Then on the vectorized processing side, you can see that we still pay RocksDB costs, but we pay RocksDB costs once per batch instead of once per row. Then our hot loop, where the compute is spending most of the time, is actually the same as in the columnar store. We pay some amount of RocksDB cost. If you increase the batch sizes, then it gets negligible. On your actual kernel, on what you care about, you’re going to be as fast as a typical columnar store.

We have this thing called batched column store, where we store more values in a single RocksDB key. We map our document’s primary key into doc ID, which you can imagine is just a monotonically increasing integer. Then we have a map between a column and doc ID range into a batch of values. We made the RocksDB overhead once per batch instead of once per value. We have no RocksDB operations at all in our tight loop. If you look at our CPU profile of Rockset today, there’s very little RocksDB there on the query workers. This is somewhat of a side note. This is what we also offer, which is a clustered column store, where instead of column and doc ID range, we have column and cluster key range, which maps to batch of values.

The benefit of clustered column store is we can do cluster pruning, where we can decide ahead of time, we don’t care about this cluster, because of our predicates that we run.
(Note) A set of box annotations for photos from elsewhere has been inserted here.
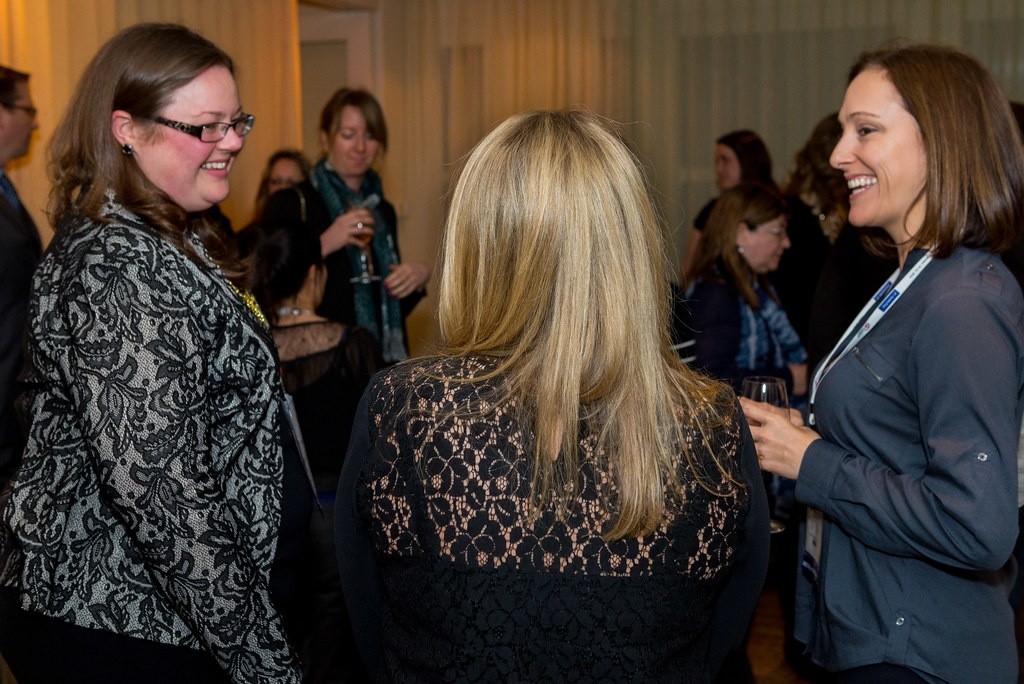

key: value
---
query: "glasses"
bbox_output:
[12,103,36,118]
[146,112,255,143]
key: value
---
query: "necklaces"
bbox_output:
[221,274,268,325]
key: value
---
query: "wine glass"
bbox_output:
[741,376,790,533]
[346,206,380,282]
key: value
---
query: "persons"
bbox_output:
[0,65,48,381]
[233,85,433,514]
[733,44,1024,684]
[0,23,364,684]
[671,107,900,661]
[329,107,772,684]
The challenges here is we have a challenge of dynamic mapping, where cluster key can change. We have fully mutable documents, and if the cluster key changes, you have to move the document from one cluster to another. This is still within a single shard, so it’s a much smaller problem. It’s still some coordination overhead within a particular process. Then, if the cluster grows too big, because now we have this dynamic mapping, we have to split it. Those are the challenges we have fixed. It does add some amount of overhead, but the cluster pinning makes it worth it.
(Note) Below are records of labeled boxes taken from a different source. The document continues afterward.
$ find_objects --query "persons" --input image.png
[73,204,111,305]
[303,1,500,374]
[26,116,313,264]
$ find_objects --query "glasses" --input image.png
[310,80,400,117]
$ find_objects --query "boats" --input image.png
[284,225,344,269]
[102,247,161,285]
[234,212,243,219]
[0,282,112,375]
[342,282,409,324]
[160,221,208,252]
The challenge then becomes, if I go to store a batch of values in RocksDB, is how do I change it? Let’s say I have a modification, and what we care about here is write amplification. Write amplification is the ratio between how much data you want to change and how much data you actually end up changing. In this case, we want to change just one value. We have this full column, and we want to change the document 1 to the new value of 2. It was 3 before. To do that, we need to rewrite the entire batch. To change 1 byte of value, in this case, if your batch size is 4,000, we need to write 4,000 values into RocksDB. This is super high overhead on our write side. What we can do instead, is we can have a merge update, where RocksDB offers a merge update, where instead of rewriting the whole value, you just have a delta. In this case, our delta could be very small. We can say, change my document 1, the new value is 2. We use this thing called RocksDB merge operators, where we write deltas to the memtable.

Then those deltas are merged together in the process called compaction. When the compaction happens, when two keys come together, then merge operator is invoked, and the new operation is written out. The challenge here is that we also have to compute this result during the read time. If you have the base, and then you have deltas, that merging happens during the read time. This is a side note for people who used RocksDB before, the API of RocksDB is not good in this regard, where it asks the merge operator, it’s a callback that takes these operands and produces a value. It produces the value in a string format. If you think about what merge operator has to do, it has to take all of these operands, decode them, merge them.

Then because RocksDB has a string interface, it has to serialize it, give it to RocksDB. RocksDB gives this to our application, and now we have to deserialize this again. We have this serialize, deserialize that’s completely unnecessary. To work around this API limitation, we have this thing called lazy merge operator. I don’t know why it’s called lazy. I think because it doesn’t do anything. It doesn’t actually merge anything. It just gives us the operands through this thread_local side channel, where we say, this is a read. We don’t care about the actual result. Tell RocksDB you did, it worked. Just give it an empty string, and give us the operands, and then we do the merge in the application layer.

The next challenge is that, you can imagine now there’s a lot of column scans happening. We have high QPS, so a lot of them will repeat the same work again and again. Obviously, if you have a change, then that compute will not repeat. If you have two column scans on the same snapshot of the data, then they will do this merge operation. Both of them will do them. Maybe you can have more than two. The challenge here is that, obviously, if this merge is expensive, what we want to do is we don’t want to repeat that work. How we avoid repeating the work in our system is we want to cache the results post-merge. RocksDB doesn’t offer anything like that out of the box. The only cache that RocksDB offers is a block cache, which caches parts of the file.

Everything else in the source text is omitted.